— START OF PROVIDED DATA —
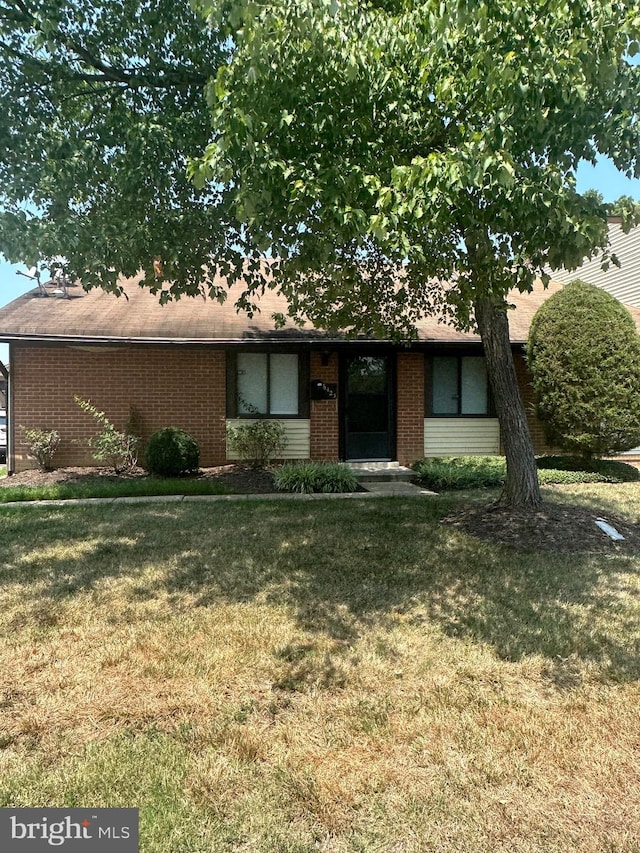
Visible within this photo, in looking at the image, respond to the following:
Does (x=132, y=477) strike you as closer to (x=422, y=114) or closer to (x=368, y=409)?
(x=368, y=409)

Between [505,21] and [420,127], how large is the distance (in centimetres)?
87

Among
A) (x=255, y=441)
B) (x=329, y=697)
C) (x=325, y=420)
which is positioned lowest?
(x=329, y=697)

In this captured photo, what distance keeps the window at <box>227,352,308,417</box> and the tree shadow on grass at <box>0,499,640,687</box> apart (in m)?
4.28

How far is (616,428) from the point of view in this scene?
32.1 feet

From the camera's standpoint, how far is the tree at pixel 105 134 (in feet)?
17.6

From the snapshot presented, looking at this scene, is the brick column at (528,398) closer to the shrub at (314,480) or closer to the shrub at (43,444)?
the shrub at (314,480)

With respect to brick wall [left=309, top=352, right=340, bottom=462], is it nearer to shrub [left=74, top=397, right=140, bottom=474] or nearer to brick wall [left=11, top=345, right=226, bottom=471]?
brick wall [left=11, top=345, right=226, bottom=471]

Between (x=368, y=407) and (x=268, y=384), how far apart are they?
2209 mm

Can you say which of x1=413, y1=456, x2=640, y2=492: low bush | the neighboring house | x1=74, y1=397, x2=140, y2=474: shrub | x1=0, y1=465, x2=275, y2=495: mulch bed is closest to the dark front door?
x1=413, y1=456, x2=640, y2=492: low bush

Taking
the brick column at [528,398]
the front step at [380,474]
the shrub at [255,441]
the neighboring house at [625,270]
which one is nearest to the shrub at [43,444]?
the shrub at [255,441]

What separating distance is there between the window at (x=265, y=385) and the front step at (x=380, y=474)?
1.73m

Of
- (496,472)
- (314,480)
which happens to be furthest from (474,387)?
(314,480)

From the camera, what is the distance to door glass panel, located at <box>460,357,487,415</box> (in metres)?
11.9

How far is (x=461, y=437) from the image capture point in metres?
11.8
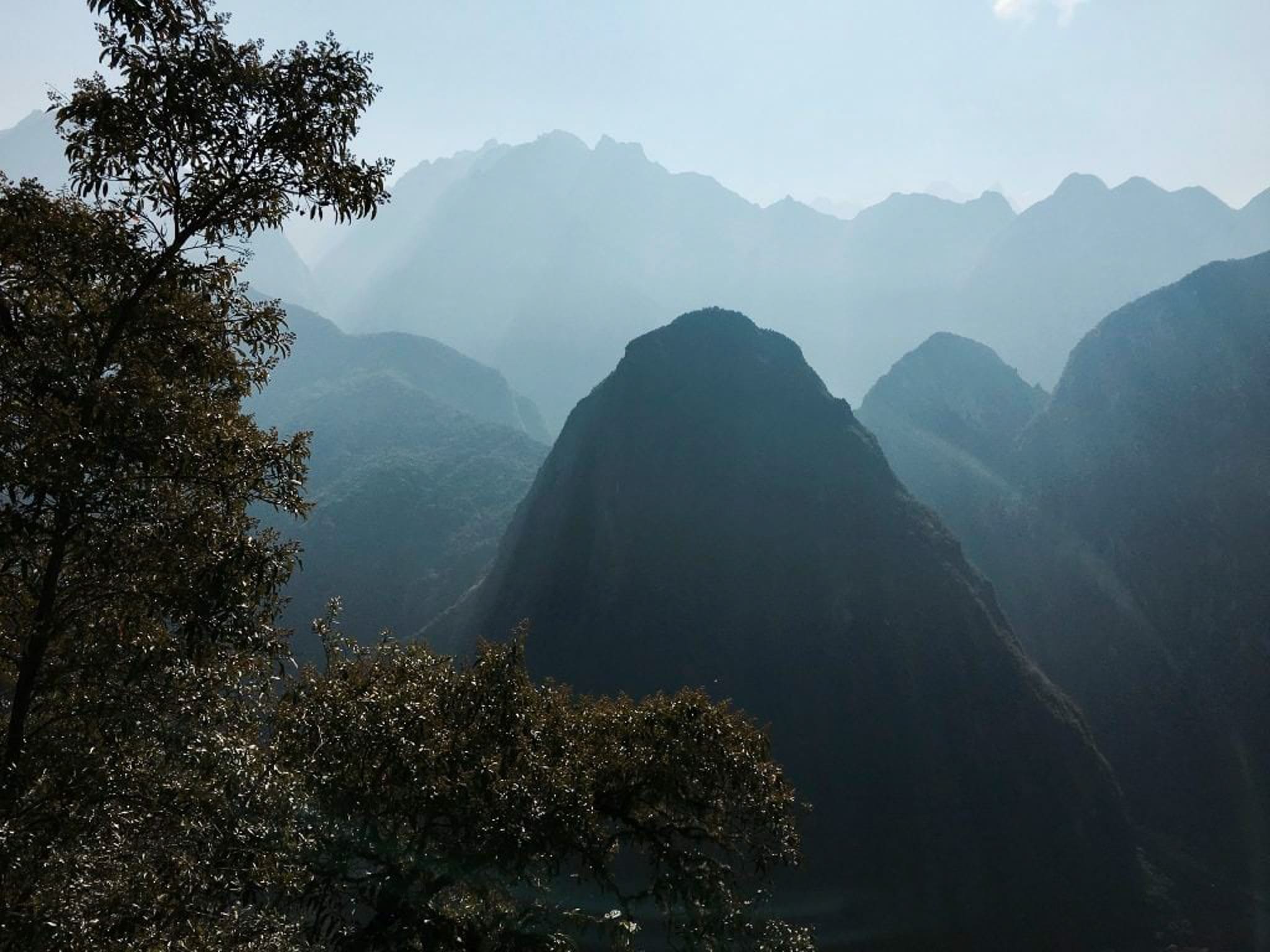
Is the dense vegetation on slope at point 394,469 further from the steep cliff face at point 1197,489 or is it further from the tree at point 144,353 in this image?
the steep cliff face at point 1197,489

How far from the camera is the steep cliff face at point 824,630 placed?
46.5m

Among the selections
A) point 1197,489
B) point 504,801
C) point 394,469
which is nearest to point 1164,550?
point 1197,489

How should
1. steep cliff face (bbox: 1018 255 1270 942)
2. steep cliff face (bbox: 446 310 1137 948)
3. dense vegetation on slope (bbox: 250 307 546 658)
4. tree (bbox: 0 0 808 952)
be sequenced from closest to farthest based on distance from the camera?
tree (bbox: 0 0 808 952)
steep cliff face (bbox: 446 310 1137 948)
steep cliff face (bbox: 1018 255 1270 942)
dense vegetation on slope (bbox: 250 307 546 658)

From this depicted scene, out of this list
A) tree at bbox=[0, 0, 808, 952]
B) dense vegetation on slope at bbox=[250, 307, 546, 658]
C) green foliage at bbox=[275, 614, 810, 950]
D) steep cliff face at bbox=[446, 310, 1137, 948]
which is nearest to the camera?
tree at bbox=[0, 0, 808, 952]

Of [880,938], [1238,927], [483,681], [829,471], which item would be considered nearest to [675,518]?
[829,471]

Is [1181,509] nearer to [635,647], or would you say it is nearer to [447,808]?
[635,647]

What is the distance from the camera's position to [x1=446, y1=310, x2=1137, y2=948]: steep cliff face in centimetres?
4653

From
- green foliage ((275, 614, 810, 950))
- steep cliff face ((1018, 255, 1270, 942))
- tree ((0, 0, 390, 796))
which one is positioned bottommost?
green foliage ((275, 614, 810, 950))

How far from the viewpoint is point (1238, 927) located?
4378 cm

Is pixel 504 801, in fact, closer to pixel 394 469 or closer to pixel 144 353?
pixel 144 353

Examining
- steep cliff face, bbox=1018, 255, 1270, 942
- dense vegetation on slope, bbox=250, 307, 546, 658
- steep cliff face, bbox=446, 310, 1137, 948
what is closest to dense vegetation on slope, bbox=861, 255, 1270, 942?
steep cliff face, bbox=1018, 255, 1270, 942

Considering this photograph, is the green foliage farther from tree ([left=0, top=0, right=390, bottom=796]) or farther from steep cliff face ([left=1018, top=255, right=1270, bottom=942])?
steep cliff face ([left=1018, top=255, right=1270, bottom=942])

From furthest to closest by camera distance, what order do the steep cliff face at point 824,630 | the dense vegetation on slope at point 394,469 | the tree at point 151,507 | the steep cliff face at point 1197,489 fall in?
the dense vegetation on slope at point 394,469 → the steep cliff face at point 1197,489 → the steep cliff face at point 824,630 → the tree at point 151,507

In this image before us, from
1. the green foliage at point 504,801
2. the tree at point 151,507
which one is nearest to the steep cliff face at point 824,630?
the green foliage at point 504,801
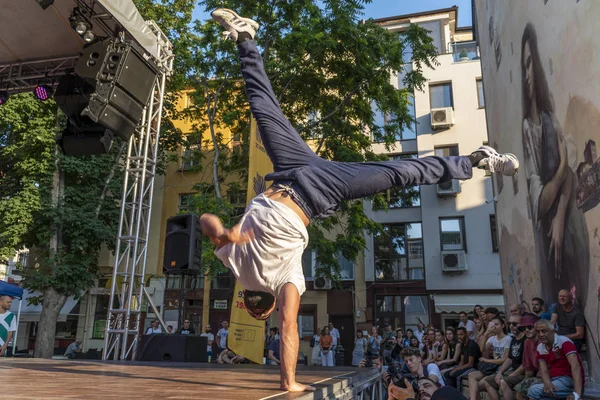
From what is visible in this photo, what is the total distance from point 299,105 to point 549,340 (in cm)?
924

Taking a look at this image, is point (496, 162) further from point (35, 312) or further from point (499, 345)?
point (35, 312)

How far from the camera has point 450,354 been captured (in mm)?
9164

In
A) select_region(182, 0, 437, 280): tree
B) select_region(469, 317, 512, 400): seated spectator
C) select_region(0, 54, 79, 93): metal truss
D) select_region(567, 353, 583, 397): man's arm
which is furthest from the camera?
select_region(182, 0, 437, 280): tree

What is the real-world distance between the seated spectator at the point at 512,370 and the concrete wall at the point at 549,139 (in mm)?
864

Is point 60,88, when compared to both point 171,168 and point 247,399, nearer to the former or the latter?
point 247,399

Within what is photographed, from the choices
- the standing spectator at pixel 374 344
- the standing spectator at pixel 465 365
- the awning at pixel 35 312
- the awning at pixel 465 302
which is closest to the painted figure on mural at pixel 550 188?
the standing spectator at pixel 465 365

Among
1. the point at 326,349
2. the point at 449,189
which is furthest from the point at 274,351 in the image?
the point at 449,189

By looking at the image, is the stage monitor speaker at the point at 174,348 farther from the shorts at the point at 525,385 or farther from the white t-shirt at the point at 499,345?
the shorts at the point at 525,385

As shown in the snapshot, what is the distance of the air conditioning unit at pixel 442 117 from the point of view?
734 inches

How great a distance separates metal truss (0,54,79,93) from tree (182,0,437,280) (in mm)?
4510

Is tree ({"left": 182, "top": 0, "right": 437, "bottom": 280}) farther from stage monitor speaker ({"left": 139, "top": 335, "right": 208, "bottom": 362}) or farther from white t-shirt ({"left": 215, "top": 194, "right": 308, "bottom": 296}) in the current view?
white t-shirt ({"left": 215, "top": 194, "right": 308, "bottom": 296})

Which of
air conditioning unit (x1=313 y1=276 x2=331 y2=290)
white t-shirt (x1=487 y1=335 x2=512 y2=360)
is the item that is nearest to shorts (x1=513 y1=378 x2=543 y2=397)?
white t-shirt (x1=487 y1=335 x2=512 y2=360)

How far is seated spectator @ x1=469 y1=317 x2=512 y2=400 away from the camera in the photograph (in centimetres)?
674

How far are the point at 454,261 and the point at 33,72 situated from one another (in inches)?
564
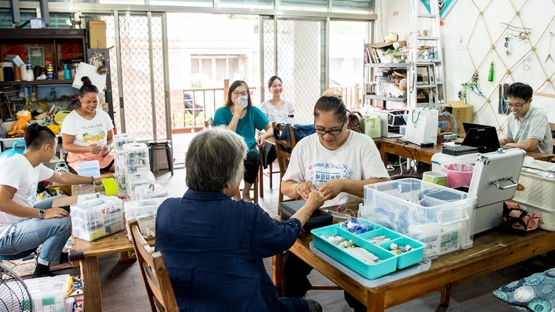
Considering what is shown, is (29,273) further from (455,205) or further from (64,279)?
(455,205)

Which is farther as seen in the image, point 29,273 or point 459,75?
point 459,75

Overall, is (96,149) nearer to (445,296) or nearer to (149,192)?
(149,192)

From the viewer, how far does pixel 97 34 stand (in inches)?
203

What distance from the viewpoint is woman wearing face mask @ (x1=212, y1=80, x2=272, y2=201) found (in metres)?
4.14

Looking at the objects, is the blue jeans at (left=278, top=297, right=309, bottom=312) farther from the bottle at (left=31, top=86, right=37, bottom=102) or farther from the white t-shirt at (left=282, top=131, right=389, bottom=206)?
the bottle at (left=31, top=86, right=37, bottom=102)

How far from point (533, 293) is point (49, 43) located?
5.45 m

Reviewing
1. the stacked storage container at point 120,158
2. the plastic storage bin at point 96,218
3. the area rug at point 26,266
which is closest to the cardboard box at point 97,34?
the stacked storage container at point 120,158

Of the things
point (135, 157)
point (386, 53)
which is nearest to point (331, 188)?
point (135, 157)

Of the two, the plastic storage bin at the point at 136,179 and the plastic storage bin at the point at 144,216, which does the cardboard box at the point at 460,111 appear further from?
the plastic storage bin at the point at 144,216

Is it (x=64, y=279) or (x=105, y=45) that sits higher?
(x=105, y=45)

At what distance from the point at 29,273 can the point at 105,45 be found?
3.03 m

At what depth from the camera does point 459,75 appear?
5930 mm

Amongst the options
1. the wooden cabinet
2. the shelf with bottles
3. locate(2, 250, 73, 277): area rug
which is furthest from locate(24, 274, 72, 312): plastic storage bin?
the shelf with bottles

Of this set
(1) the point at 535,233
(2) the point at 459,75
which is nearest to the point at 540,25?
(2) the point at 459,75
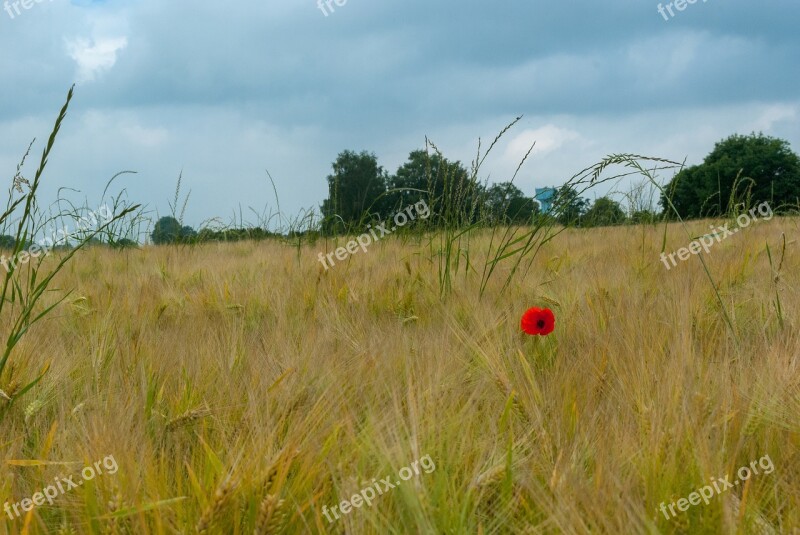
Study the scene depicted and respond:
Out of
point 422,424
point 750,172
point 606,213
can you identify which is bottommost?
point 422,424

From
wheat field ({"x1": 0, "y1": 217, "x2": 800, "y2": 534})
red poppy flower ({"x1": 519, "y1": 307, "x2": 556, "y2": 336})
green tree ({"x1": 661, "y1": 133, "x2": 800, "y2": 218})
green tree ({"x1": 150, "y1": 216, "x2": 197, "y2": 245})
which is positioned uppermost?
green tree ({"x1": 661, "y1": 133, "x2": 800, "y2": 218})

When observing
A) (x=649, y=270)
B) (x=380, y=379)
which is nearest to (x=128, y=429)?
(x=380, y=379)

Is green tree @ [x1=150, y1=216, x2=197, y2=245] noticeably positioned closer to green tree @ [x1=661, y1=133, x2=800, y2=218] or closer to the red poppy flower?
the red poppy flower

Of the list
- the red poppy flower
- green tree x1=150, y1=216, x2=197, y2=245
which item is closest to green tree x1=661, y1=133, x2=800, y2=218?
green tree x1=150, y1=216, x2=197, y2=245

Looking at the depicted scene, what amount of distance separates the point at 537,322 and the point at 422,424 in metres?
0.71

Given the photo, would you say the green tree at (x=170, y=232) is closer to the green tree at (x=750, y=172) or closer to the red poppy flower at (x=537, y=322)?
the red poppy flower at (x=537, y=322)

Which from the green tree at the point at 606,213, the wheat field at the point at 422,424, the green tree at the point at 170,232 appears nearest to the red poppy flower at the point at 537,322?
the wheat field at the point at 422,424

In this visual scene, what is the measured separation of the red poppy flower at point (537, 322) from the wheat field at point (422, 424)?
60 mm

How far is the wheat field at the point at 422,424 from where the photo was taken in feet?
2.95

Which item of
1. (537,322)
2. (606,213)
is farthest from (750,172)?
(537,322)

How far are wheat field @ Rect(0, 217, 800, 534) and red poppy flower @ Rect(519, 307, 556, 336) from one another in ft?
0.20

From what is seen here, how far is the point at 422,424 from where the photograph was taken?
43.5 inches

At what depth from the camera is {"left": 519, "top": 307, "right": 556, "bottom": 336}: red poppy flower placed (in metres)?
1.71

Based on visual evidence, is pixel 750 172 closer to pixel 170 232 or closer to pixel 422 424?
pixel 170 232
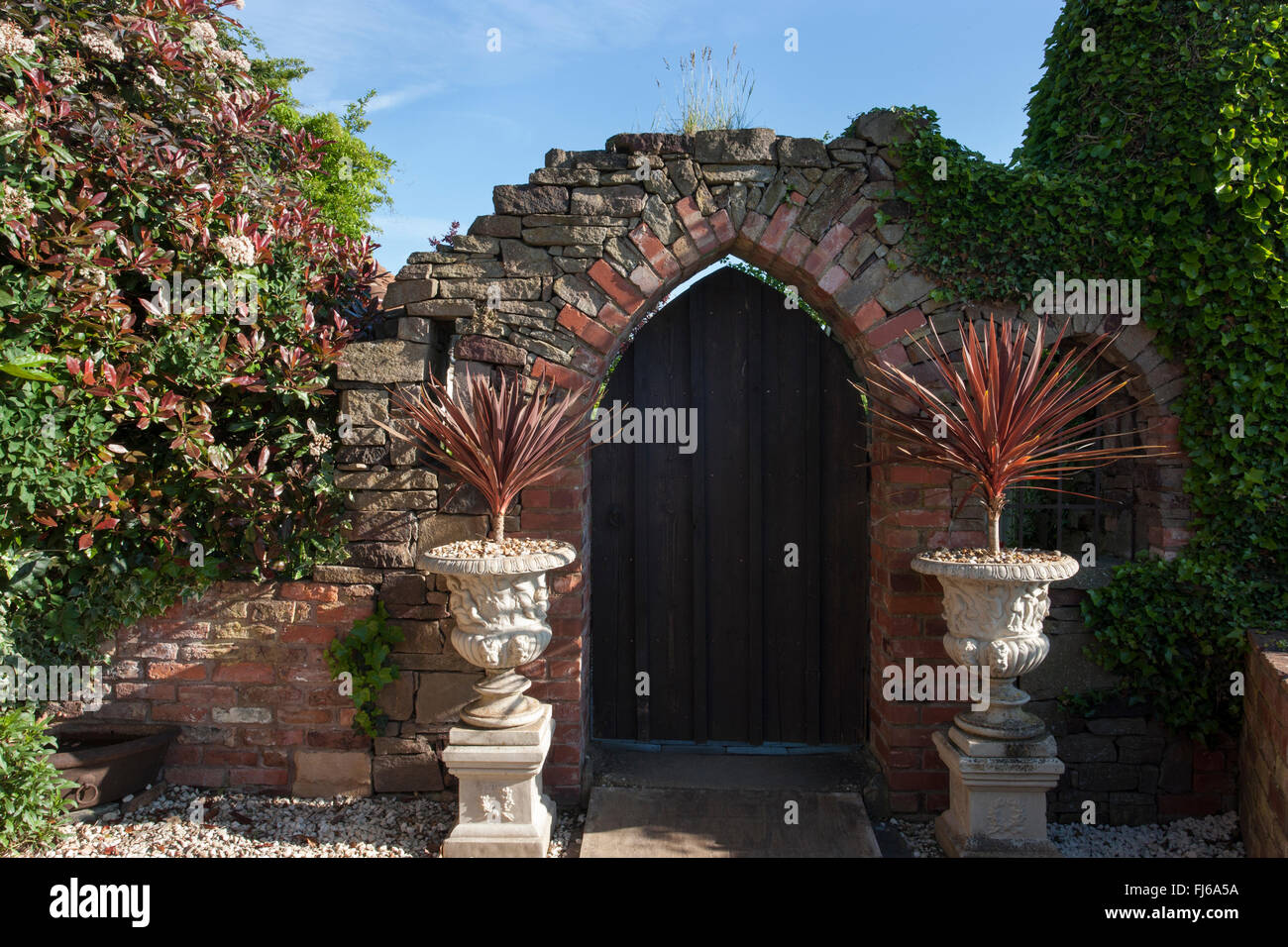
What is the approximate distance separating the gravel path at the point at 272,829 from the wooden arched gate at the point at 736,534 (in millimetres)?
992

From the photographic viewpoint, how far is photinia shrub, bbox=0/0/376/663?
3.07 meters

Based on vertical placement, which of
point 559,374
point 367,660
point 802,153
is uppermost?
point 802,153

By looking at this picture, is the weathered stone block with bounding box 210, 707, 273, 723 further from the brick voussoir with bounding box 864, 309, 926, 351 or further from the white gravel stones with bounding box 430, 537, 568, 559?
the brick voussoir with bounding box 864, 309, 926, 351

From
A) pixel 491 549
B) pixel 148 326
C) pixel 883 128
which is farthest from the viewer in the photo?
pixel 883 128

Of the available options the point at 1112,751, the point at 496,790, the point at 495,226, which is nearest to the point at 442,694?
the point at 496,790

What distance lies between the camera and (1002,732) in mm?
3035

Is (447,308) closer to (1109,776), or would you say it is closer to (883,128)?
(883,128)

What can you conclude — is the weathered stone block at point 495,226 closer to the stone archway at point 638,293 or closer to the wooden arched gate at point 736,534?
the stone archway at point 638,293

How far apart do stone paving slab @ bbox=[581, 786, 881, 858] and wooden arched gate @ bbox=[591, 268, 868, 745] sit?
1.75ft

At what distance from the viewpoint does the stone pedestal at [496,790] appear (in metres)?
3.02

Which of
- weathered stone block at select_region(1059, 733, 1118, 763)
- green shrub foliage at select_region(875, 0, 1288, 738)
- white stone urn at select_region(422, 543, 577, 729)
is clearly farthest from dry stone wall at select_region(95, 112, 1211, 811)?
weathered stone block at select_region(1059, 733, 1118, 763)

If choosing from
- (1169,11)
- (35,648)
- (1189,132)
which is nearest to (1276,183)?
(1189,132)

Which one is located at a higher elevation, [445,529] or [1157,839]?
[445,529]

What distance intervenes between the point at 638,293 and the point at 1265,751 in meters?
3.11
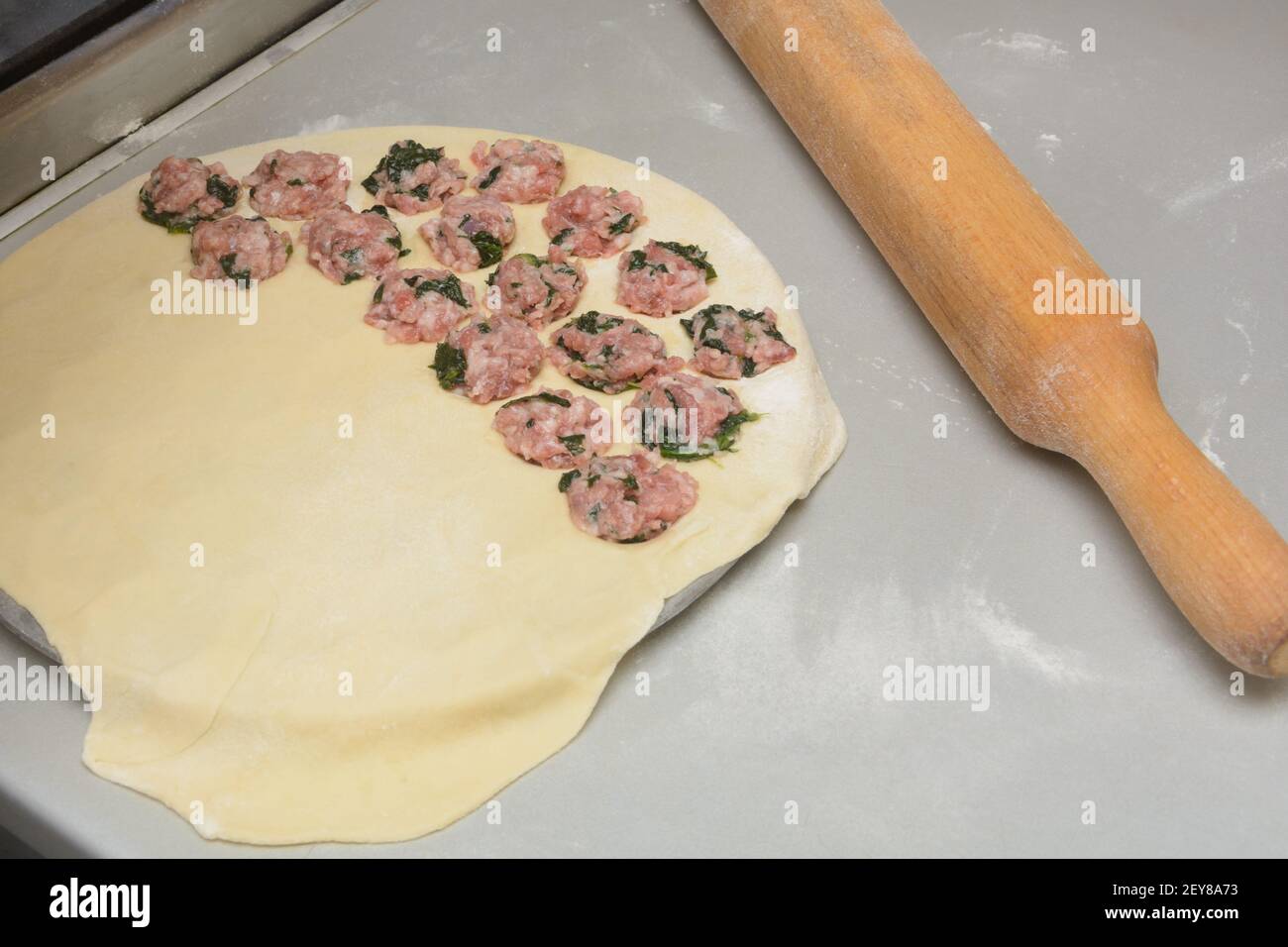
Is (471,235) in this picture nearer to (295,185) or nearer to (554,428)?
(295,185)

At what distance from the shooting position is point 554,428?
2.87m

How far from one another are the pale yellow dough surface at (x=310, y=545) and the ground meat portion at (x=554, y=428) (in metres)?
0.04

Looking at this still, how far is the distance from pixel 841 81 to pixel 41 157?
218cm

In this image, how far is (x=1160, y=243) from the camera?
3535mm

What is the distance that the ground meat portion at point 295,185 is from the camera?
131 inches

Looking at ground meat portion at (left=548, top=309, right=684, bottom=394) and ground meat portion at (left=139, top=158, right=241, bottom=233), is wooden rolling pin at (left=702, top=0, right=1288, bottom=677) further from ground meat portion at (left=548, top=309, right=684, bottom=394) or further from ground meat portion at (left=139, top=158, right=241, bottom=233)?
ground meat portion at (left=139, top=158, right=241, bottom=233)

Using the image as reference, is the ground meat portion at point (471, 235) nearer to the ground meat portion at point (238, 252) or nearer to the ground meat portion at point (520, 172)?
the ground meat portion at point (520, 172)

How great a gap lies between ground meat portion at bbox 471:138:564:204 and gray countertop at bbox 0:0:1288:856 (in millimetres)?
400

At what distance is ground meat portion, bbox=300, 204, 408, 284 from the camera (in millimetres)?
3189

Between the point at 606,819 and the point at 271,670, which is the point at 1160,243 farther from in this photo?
— END OF PROVIDED DATA —
▶ **SET EXERCISE**:
Pictures are not part of the copy. Extract exactly the lines from the line containing "What distance intervenes" through the final line of the entries above, both included.

▶ **THE OUTPUT**:
What distance intervenes between the point at 638,293 and the point at 1265,751 in meters?
3.11
Is (471,235) in this picture nearer to (295,185) or nearer to (554,428)?
(295,185)

At what distance from the shooting position is point 554,428?
2.87m

How far from one another are the pale yellow dough surface at (x=310, y=545) and the ground meat portion at (x=554, y=428) (in metres)?
0.04

Looking at this still, how far is the distance from pixel 841 81 to pixel 41 157?
218cm

In this image, how far is (x=1160, y=243) from the camera?
3535mm

What is the distance that the ground meat portion at point 295,185 is from the camera?
131 inches

Looking at ground meat portion at (left=548, top=309, right=684, bottom=394) and ground meat portion at (left=139, top=158, right=241, bottom=233), is wooden rolling pin at (left=702, top=0, right=1288, bottom=677) further from ground meat portion at (left=548, top=309, right=684, bottom=394) or further from ground meat portion at (left=139, top=158, right=241, bottom=233)?
ground meat portion at (left=139, top=158, right=241, bottom=233)

Using the image as reference, is the ground meat portion at point (471, 235) nearer to the ground meat portion at point (238, 252) or nearer to the ground meat portion at point (520, 172)?
the ground meat portion at point (520, 172)

How great a gap lies between ground meat portion at bbox 471:138:564:204 and gray countertop at bbox 0:0:1288:856 (in millimetres)?
400

At what distance is ground meat portion, bbox=300, 204, 408, 284 from the camera (in millimetres)?
3189

Between the point at 606,819 and the point at 271,670, which is the point at 1160,243 farther from in this photo?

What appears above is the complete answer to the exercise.